Une position défendue par la plupart des chefs d’États européens. À l'issue du sommet extraordinaire des 27, le 22 janvier, le président du Conseil, Antonio Costa, a ainsi appelé à "la mise en œuvre de cet accord commercial" et à la "stabilisation effective des relations commerciales entre l'Union européenne et les États-Unis".
Erreur, répond Bernard Guetta : "Il n’y a aucune raison de se précipiter, de se ruer !" estime l'eurodéputé Renew, lequel se dit pourtant, sur le fond, "partisan que le Parlement ratifie l’accord".
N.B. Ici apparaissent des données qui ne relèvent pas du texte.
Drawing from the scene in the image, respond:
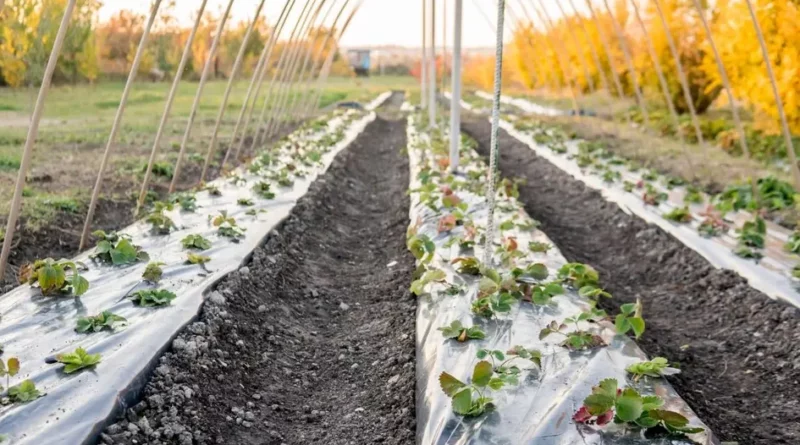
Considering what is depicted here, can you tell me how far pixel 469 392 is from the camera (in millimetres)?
3375

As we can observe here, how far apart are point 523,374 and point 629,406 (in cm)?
75

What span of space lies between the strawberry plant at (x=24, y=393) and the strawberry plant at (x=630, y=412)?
2.42 m

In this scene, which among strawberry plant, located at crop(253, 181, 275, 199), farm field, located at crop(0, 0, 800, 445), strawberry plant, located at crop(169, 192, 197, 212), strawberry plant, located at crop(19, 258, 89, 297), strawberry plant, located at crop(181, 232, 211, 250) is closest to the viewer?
farm field, located at crop(0, 0, 800, 445)

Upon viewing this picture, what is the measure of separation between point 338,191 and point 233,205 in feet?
8.72

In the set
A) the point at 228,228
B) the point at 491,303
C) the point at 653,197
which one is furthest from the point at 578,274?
the point at 653,197

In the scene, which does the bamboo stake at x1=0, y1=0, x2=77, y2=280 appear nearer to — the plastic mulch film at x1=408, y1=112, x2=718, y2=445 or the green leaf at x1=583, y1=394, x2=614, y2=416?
the plastic mulch film at x1=408, y1=112, x2=718, y2=445

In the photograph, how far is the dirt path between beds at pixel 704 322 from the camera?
436cm

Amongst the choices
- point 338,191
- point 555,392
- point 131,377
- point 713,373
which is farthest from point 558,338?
point 338,191

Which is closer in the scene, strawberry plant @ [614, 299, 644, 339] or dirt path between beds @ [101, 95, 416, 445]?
dirt path between beds @ [101, 95, 416, 445]

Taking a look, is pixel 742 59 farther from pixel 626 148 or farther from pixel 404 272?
pixel 404 272

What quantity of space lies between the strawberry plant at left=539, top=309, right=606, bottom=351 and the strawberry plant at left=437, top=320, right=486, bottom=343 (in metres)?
0.35

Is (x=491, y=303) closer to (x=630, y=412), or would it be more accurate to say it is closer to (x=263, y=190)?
(x=630, y=412)

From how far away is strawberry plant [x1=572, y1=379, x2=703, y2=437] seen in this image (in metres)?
3.12

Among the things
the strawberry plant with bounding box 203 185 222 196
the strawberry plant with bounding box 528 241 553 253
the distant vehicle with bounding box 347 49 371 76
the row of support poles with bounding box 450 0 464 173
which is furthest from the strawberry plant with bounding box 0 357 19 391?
the distant vehicle with bounding box 347 49 371 76
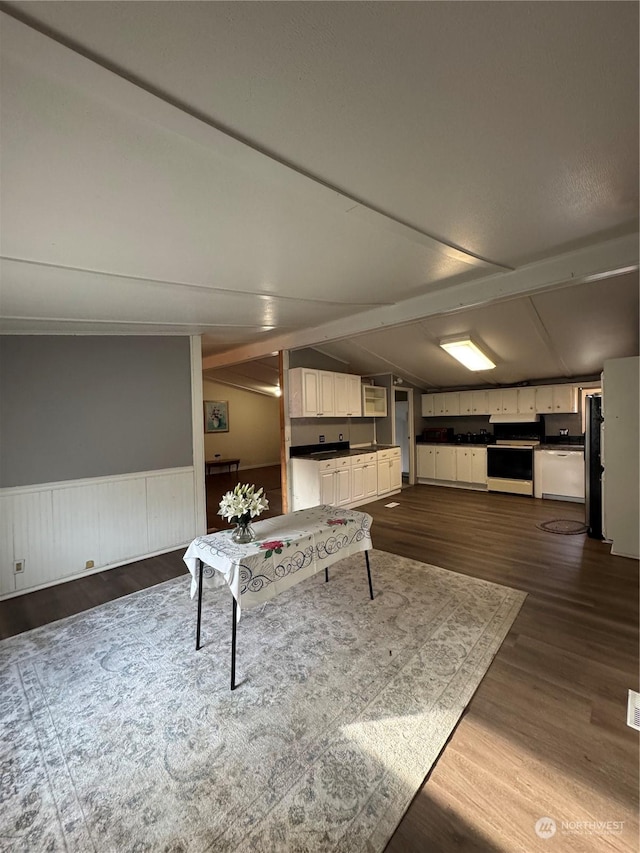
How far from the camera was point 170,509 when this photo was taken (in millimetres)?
4066

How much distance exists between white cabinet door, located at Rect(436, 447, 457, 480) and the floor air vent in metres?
5.35

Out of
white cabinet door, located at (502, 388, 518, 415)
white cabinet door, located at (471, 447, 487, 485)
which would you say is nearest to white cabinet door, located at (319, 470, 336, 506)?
white cabinet door, located at (471, 447, 487, 485)

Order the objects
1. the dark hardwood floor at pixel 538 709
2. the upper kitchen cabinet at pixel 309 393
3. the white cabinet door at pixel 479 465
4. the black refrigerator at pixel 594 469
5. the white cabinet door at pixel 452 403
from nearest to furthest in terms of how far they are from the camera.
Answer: the dark hardwood floor at pixel 538 709 → the black refrigerator at pixel 594 469 → the upper kitchen cabinet at pixel 309 393 → the white cabinet door at pixel 479 465 → the white cabinet door at pixel 452 403

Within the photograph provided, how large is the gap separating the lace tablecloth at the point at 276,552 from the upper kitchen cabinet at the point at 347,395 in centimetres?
329

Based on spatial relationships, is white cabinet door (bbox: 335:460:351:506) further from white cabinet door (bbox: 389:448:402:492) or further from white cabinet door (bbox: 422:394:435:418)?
white cabinet door (bbox: 422:394:435:418)

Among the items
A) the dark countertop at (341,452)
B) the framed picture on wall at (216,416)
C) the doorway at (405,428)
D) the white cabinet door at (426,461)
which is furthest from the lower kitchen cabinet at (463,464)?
the framed picture on wall at (216,416)

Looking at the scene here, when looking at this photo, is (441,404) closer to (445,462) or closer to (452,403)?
(452,403)

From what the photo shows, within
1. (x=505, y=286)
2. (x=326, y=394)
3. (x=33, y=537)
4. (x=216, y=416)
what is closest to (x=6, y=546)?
(x=33, y=537)

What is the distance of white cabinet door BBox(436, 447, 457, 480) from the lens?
23.2 ft

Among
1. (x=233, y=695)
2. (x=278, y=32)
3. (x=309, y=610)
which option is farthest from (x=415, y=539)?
(x=278, y=32)

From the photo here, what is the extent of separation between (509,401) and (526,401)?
28cm

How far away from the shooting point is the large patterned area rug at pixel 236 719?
130 cm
"Il faut rester calme et ne pas aller tout de suite signer" abonde Rasmus Nordqvist, pour qui la prudence reste de mise tant que la situation du Groenland n'est pas totalement clarifiée et stabilisée. La pression ne devrait pas peser sur les parlementaires, se justifie Bernard Guetta : "Ce ne sont pas les Européens qui ont ébranlé la force [du] commerce transatlantique, c’est Trump. Alors à lui de calmer un peu le jeu !", conclut-il.